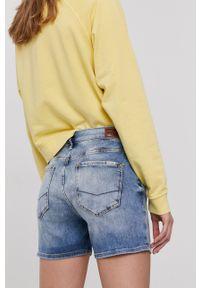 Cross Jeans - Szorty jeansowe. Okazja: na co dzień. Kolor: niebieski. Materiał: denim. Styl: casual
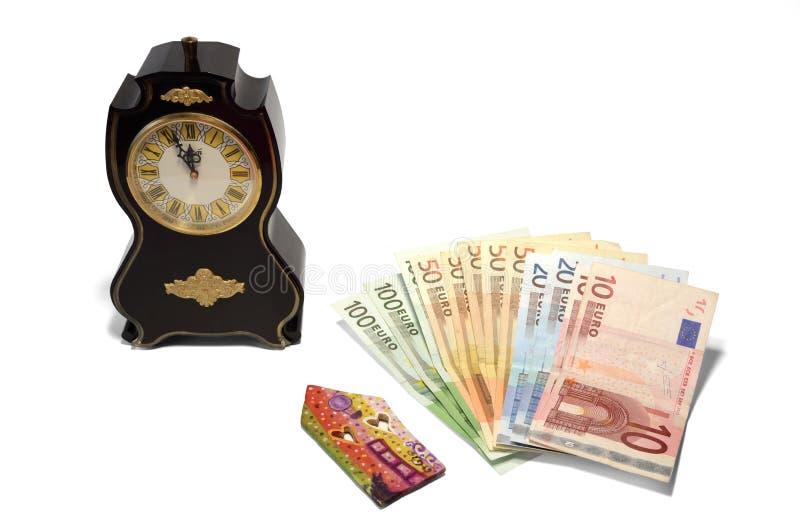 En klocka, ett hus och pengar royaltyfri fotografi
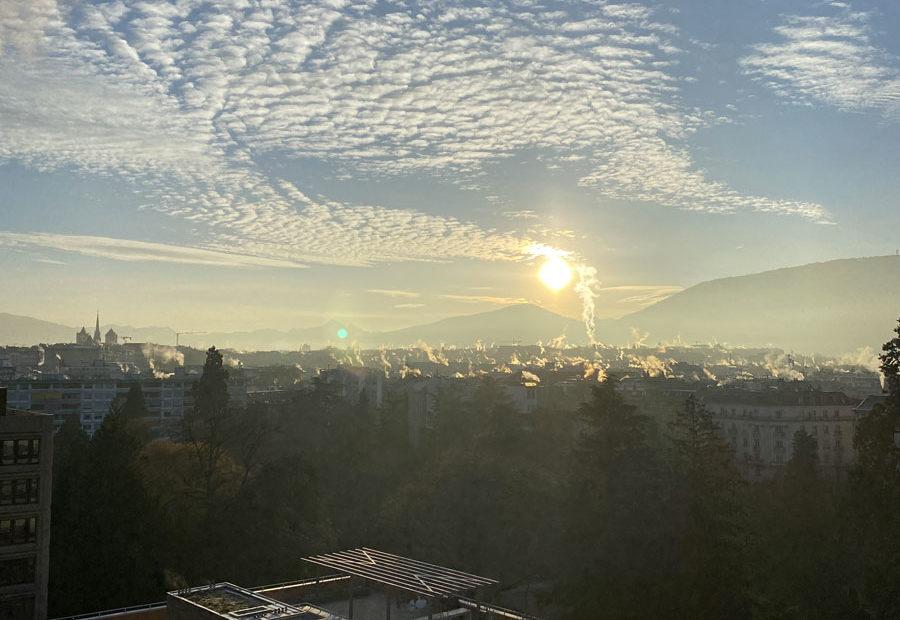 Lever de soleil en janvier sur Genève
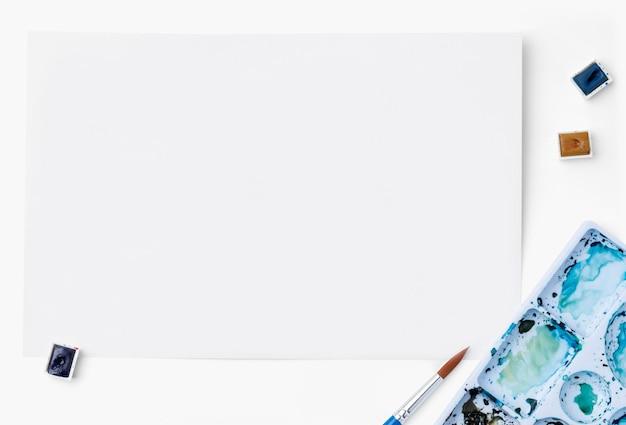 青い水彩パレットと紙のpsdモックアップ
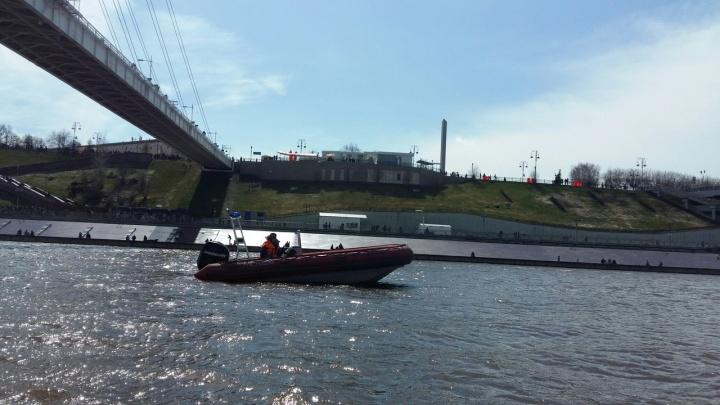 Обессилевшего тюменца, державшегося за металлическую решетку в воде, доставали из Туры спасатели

☆ ☆ ☆ ☆ ☆ ☆ ☆

**THE TASK**: Write the entries above out again exactly, but not the pictures.

**WRITTEN ANSWER**:
 Cross Jeans - Szorty jeansowe. Okazja: na co dzień. Kolor: niebieski. Materiał: denim. Styl: casual
 En klocka, ett hus och pengar royaltyfri fotografi
 Lever de soleil en janvier sur Genève
 青い水彩パレットと紙のpsdモックアップ
 Обессилевшего тюменца, державшегося за металлическую решетку в воде, доставали из Туры спасатели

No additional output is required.